Background: Glial cells are involved in immune and inflammatory responses in the central nervous system (CNS). Glial cells such as microglia and astrocytes also provide structural and functional support for neurons. Migration and morphological changes of CNS cells are associated with their physiological as well as pathological functions.

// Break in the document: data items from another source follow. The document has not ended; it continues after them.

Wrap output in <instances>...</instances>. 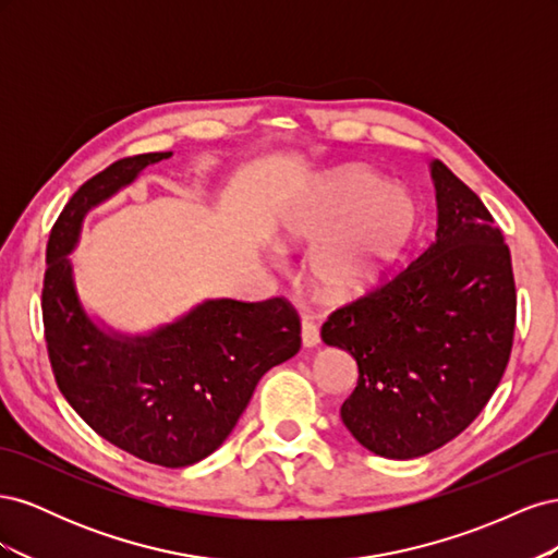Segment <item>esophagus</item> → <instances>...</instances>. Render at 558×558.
Instances as JSON below:
<instances>
[{"mask_svg": "<svg viewBox=\"0 0 558 558\" xmlns=\"http://www.w3.org/2000/svg\"><path fill=\"white\" fill-rule=\"evenodd\" d=\"M300 337H302V347H307V349H314L320 344V332L312 318H302Z\"/></svg>", "mask_w": 558, "mask_h": 558, "instance_id": "1", "label": "esophagus"}]
</instances>
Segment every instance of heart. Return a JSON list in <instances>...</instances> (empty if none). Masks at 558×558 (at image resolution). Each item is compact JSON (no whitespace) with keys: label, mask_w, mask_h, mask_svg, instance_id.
Here are the masks:
<instances>
[{"label":"heart","mask_w":558,"mask_h":558,"mask_svg":"<svg viewBox=\"0 0 558 558\" xmlns=\"http://www.w3.org/2000/svg\"><path fill=\"white\" fill-rule=\"evenodd\" d=\"M416 221L412 195L365 170H337L302 191L279 221V244L310 251L307 279L330 302L373 293Z\"/></svg>","instance_id":"obj_1"}]
</instances>
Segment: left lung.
<instances>
[{"mask_svg":"<svg viewBox=\"0 0 558 558\" xmlns=\"http://www.w3.org/2000/svg\"><path fill=\"white\" fill-rule=\"evenodd\" d=\"M430 177L433 242L320 328V340L359 365L340 410L344 426L365 449L396 461L440 449L477 418L514 337V275L500 228L445 162L433 160Z\"/></svg>","mask_w":558,"mask_h":558,"instance_id":"1","label":"left lung"}]
</instances>
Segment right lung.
Masks as SVG:
<instances>
[{
	"mask_svg": "<svg viewBox=\"0 0 558 558\" xmlns=\"http://www.w3.org/2000/svg\"><path fill=\"white\" fill-rule=\"evenodd\" d=\"M167 158L172 150L118 160L66 202L46 246L41 312L50 367L74 412L118 449L183 468L221 447L260 377L300 351V318L283 298H218L128 335L86 312L70 258L83 218Z\"/></svg>",
	"mask_w": 558,
	"mask_h": 558,
	"instance_id": "add662e5",
	"label": "right lung"
}]
</instances>
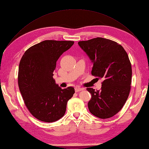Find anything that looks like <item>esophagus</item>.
<instances>
[{"instance_id":"1","label":"esophagus","mask_w":149,"mask_h":149,"mask_svg":"<svg viewBox=\"0 0 149 149\" xmlns=\"http://www.w3.org/2000/svg\"><path fill=\"white\" fill-rule=\"evenodd\" d=\"M75 92L77 93V92H79V91H80L84 90V88H80V87H76V88H75Z\"/></svg>"}]
</instances>
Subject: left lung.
<instances>
[{
  "label": "left lung",
  "mask_w": 149,
  "mask_h": 149,
  "mask_svg": "<svg viewBox=\"0 0 149 149\" xmlns=\"http://www.w3.org/2000/svg\"><path fill=\"white\" fill-rule=\"evenodd\" d=\"M78 44L93 63L91 74L103 80L100 90L86 88L91 94L89 110L100 119L111 118L122 109L130 93L132 70L128 56L121 45L105 38Z\"/></svg>",
  "instance_id": "1"
}]
</instances>
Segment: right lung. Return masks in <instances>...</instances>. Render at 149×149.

The secreted protein lipocalin-2 (LCN2) has been previously implicated in regulation of diverse cellular processes of glia and neurons, including cell migration and morphology. Methods: Here, we employed a zebrafish model to analyze the role of LCN2 in CNS cell migration and morphology in vivo. In the first part of this study, we examined the indirect effect of LCN2 on cell migration and morphology of microglia, astrocytes, and neurons cultured in vitro. Results: Conditioned media collected from LCN2-treated astrocytes augmented migration of glia and neurons in the Boyden chamber assay. The conditioned media also increased the number of neuronal processes. Next, in order to further understand the role of LCN2 in the CNS in vivo, LCN2 was ectopically expressed in the zebrafish spinal cord. Expression of exogenous LCN2 modulated neuronal cell migration in the spinal cord of zebrafish embryos, supporting the role of LCN2 as a cell migration regulator in the CNS. Conclusion: Thus, LCN2 proteins secreted under diverse conditions may play an important role in CNS immune and inflammatory responses by controlling cell migration and morphology.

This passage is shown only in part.